Note: The Names have been titlecased to make them easier to read.

Notation

Escaping in Scripting and Programming

Sometimes in languages one can't use all the characters available in the source file, especially when using control characters. Encoding these as other characters is called escaping. This usually happens with text between double quotes ".

There are differences between languages and implementations but the general rules are:

Note: C Esc here is short C-Escape as the C language apparantly started this way of excaping characters in strings. It is now used by almost all modern languages and in other contexts. i.e. printf, sed, etc. exact support may vary.

Escaping in XML and HTML

XML and html have their own way of escaping non-printable characters, this involves a sequence sandwiched between an ampersand & and a semicolon ;.

In general Characters can be escaped using &#<dec>; where <dec> is replaced by the decimal value associted with the character. (i.e, &#38; to encode an ampersand &)

There are also named escapes to make remembering them easier:

Character XML-escape
& &amp;
< &lt;
> &gt;
" &quot;

Control and Shift

With the ASCII table control and shift keys an be implemented using simple addition and substraction.

The lowercase character can be obtained by adding 32 (0x20) to the code of the corresponding uppercase character and the control key goes 64 (0x40) in the opposite direction.

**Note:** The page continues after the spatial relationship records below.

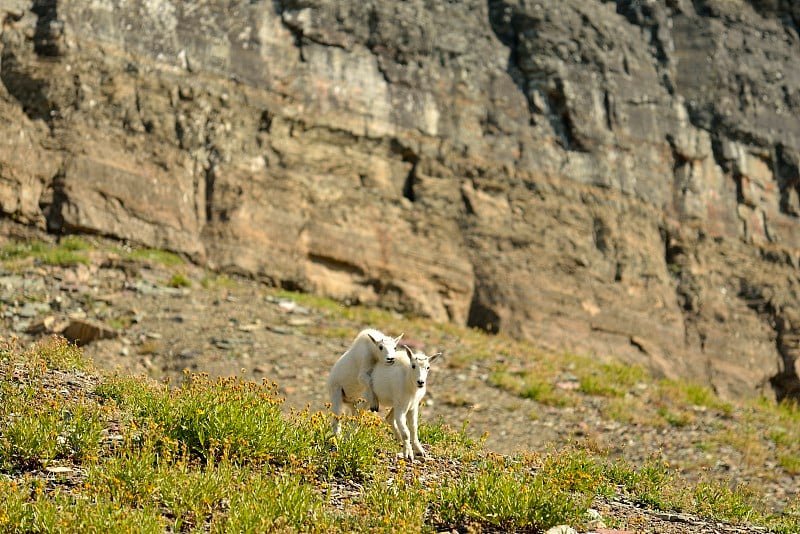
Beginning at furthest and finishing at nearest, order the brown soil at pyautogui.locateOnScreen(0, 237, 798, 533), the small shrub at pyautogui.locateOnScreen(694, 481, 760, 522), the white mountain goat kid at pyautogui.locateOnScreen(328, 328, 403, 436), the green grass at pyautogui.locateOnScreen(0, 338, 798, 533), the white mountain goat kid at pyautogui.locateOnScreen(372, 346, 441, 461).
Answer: the brown soil at pyautogui.locateOnScreen(0, 237, 798, 533)
the small shrub at pyautogui.locateOnScreen(694, 481, 760, 522)
the white mountain goat kid at pyautogui.locateOnScreen(328, 328, 403, 436)
the white mountain goat kid at pyautogui.locateOnScreen(372, 346, 441, 461)
the green grass at pyautogui.locateOnScreen(0, 338, 798, 533)

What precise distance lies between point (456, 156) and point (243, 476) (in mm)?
18911

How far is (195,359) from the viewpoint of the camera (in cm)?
1603

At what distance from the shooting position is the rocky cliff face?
2083cm

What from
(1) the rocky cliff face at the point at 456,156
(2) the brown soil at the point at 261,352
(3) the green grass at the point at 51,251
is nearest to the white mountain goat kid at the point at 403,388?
(2) the brown soil at the point at 261,352

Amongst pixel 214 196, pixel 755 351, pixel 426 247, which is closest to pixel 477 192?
pixel 426 247

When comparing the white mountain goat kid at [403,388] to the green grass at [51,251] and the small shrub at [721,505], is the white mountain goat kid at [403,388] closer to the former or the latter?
the small shrub at [721,505]

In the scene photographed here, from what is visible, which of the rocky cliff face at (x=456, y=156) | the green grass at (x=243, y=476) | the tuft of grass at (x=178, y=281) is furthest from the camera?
the rocky cliff face at (x=456, y=156)

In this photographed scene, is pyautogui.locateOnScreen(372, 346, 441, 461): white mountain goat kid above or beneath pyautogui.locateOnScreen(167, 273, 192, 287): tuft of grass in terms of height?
above

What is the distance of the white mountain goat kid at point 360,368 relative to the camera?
885 centimetres

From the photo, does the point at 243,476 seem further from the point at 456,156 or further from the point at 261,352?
the point at 456,156

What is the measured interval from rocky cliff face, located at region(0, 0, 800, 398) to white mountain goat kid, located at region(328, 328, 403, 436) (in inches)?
475

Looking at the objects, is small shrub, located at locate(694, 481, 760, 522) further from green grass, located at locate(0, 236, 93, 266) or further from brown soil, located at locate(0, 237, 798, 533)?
green grass, located at locate(0, 236, 93, 266)

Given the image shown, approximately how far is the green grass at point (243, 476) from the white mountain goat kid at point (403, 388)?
0.22 meters

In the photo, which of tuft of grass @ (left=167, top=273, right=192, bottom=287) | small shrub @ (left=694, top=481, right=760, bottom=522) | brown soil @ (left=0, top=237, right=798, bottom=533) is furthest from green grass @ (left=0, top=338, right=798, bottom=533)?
tuft of grass @ (left=167, top=273, right=192, bottom=287)
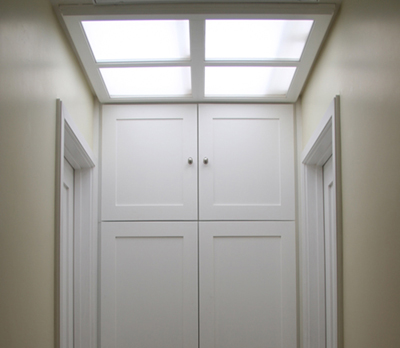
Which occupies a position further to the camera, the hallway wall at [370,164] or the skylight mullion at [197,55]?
the skylight mullion at [197,55]

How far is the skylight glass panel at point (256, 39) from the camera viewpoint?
203 centimetres

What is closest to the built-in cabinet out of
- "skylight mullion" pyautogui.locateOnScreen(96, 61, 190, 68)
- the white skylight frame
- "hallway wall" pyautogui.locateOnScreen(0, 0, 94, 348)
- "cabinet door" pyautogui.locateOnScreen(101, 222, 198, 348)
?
"cabinet door" pyautogui.locateOnScreen(101, 222, 198, 348)

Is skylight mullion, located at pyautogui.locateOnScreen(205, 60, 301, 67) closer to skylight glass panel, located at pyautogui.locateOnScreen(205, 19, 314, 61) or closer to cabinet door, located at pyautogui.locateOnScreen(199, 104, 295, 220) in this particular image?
skylight glass panel, located at pyautogui.locateOnScreen(205, 19, 314, 61)

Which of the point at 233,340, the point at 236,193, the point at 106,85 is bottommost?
the point at 233,340

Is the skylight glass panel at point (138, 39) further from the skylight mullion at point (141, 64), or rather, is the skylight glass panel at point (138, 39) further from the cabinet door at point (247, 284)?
the cabinet door at point (247, 284)

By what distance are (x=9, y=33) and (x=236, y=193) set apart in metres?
1.58

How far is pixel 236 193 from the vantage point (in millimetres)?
2742

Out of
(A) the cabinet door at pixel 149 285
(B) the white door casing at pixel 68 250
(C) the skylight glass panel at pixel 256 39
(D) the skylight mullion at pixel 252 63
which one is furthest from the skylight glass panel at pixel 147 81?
(A) the cabinet door at pixel 149 285

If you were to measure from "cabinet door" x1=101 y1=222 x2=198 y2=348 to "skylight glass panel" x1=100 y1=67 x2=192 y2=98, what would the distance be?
0.67 m

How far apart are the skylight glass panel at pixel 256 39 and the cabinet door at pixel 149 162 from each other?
58 cm

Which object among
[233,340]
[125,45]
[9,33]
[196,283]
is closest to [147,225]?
[196,283]

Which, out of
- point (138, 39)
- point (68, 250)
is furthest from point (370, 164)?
point (68, 250)

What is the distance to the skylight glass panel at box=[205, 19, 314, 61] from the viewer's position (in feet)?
6.66

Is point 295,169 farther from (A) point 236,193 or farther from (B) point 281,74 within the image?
(B) point 281,74
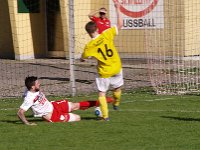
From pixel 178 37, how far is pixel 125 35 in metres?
2.64

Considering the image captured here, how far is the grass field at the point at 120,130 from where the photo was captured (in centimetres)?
1001

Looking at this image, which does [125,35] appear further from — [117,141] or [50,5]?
[117,141]

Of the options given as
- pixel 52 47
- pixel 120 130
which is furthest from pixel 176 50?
pixel 120 130

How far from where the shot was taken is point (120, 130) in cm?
1116

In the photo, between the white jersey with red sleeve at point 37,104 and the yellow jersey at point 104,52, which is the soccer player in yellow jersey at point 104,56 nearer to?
the yellow jersey at point 104,52

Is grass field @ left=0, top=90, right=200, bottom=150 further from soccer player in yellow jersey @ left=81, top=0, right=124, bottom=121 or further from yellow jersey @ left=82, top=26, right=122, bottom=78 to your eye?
yellow jersey @ left=82, top=26, right=122, bottom=78

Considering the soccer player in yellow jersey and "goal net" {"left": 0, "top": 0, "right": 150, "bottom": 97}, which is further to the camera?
"goal net" {"left": 0, "top": 0, "right": 150, "bottom": 97}

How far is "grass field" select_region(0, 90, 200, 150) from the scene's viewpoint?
10.0 m

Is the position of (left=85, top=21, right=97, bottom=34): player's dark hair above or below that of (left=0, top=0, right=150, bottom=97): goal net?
above

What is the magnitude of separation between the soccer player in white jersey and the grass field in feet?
0.56

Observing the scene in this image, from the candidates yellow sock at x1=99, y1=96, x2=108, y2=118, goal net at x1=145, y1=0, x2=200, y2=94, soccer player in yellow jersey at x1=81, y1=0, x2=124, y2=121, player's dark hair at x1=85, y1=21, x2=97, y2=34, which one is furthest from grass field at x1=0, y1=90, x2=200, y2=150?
goal net at x1=145, y1=0, x2=200, y2=94

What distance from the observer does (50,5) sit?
89.8 ft

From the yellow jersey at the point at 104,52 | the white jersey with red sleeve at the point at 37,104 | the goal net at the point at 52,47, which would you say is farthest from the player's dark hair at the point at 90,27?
the goal net at the point at 52,47

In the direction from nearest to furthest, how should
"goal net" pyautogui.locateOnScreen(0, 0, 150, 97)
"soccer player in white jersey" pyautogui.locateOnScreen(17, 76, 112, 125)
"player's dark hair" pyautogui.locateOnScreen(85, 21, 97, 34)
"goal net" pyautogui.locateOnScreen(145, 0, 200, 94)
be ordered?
"soccer player in white jersey" pyautogui.locateOnScreen(17, 76, 112, 125) → "player's dark hair" pyautogui.locateOnScreen(85, 21, 97, 34) → "goal net" pyautogui.locateOnScreen(145, 0, 200, 94) → "goal net" pyautogui.locateOnScreen(0, 0, 150, 97)
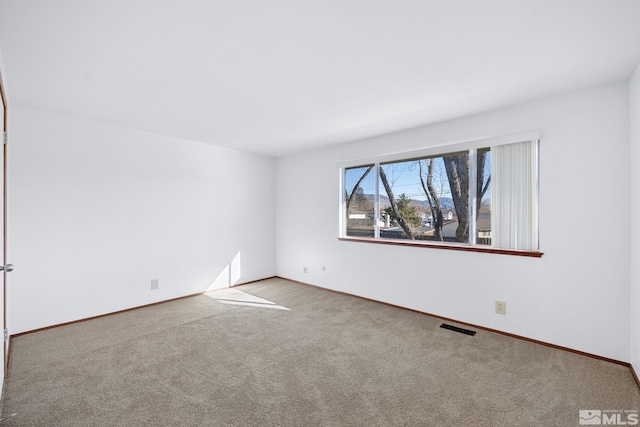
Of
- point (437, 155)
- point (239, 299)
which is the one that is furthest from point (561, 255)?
point (239, 299)

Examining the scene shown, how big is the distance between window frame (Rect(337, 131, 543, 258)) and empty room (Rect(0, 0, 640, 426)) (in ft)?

With that ctrl+c maps to code 3 "End of Text". And ctrl+d maps to "End of Transmission". You may know those shortcuts from the terminal, they hopefully make a bit more sense now.

Control characters are sometimes written down/printed as the character one gets when adding 64 to the control characters value prefixed by an ^.

This maps escape to ^] and the nullbyte to ^@. (You have probably seen those when opening a binary file in a text editor.)

Unicode

Creating a unicode table andkeeping it updated is out of scope here, besides that: Wikipedia has a List of Unicode Characters and there are the offical Unicode Character Code Charts. (Plus a whole lot of other unicode tables out there.)

There is also a little commandline tool called uni, that is pretty good at providing a searchable unicode table.